> _Task details_
Write each line exactly as it stands, from the line containing "What amount of" through the end of the data.

======== Supplied records

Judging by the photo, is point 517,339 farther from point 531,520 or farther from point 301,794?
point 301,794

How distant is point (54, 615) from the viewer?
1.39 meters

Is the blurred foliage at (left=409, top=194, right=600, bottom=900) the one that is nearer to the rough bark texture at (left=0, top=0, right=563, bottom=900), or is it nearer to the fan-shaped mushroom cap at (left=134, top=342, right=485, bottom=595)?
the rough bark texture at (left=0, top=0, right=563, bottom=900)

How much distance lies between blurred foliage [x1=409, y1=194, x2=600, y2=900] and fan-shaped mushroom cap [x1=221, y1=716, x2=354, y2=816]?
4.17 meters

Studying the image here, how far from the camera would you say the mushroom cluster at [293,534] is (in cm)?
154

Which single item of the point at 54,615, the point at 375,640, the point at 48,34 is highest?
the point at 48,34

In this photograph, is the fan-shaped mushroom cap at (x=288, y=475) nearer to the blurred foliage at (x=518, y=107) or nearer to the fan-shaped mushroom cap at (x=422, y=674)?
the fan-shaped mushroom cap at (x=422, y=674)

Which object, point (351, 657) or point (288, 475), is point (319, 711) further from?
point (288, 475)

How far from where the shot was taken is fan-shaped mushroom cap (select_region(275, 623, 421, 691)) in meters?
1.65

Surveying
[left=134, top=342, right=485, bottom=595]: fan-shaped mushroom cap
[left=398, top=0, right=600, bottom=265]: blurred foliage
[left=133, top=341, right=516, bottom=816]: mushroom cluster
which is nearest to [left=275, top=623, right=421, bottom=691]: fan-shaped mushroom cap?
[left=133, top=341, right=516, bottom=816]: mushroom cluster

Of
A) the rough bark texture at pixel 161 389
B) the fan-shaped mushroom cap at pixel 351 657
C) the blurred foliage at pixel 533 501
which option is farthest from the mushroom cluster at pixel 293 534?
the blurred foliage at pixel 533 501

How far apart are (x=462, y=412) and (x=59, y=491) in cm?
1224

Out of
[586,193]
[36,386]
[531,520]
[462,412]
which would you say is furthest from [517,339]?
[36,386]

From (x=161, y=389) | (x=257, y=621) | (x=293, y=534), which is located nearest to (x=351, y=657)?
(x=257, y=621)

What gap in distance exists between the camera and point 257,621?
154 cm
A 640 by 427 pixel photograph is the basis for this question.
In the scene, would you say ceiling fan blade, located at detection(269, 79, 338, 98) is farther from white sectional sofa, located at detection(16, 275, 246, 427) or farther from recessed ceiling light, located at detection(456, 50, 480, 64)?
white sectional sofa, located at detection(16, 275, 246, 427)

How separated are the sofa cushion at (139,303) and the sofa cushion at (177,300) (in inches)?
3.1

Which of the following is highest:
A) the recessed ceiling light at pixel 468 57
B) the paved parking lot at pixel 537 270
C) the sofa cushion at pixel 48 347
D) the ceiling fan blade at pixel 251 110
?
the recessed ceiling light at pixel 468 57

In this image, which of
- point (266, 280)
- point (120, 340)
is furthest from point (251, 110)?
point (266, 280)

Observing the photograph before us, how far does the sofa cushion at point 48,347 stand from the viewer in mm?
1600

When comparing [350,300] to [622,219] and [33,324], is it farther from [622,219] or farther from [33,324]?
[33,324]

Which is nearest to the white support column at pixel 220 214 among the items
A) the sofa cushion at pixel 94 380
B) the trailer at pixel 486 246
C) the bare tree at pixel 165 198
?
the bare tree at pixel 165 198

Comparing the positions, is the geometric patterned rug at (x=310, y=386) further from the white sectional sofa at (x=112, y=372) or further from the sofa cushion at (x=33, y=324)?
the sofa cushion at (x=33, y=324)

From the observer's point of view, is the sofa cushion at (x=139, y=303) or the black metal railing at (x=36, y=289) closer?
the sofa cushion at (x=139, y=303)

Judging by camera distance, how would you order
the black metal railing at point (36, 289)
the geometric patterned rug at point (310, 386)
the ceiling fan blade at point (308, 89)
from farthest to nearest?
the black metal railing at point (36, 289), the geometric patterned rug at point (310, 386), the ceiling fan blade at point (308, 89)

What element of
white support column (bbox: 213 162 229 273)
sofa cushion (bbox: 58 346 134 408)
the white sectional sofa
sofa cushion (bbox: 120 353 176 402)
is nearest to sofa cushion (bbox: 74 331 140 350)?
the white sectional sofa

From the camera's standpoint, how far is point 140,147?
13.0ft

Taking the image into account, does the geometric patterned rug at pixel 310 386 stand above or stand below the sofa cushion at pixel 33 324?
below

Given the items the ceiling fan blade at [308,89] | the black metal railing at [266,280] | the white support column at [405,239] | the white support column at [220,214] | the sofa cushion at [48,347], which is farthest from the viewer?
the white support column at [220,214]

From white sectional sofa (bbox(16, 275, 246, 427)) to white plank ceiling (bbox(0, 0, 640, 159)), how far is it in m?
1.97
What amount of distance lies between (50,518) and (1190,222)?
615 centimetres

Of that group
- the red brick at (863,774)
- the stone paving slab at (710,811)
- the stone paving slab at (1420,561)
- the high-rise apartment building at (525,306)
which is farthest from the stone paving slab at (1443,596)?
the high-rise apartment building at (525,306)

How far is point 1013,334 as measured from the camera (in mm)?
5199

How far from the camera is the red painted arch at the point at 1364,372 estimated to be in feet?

================

> _Expected output_
What amount of distance lies between (50,518) and (1190,222)?
615 centimetres

Of that group
- the red brick at (863,774)
- the stone paving slab at (710,811)
- the stone paving slab at (1420,561)
- the high-rise apartment building at (525,306)
which is farthest from the stone paving slab at (1443,596)?
the high-rise apartment building at (525,306)

How far is point 1013,334 as measured from the camera (in mm)?
5199

How far from the camera is the red painted arch at the point at 1364,372 estimated to be in feet?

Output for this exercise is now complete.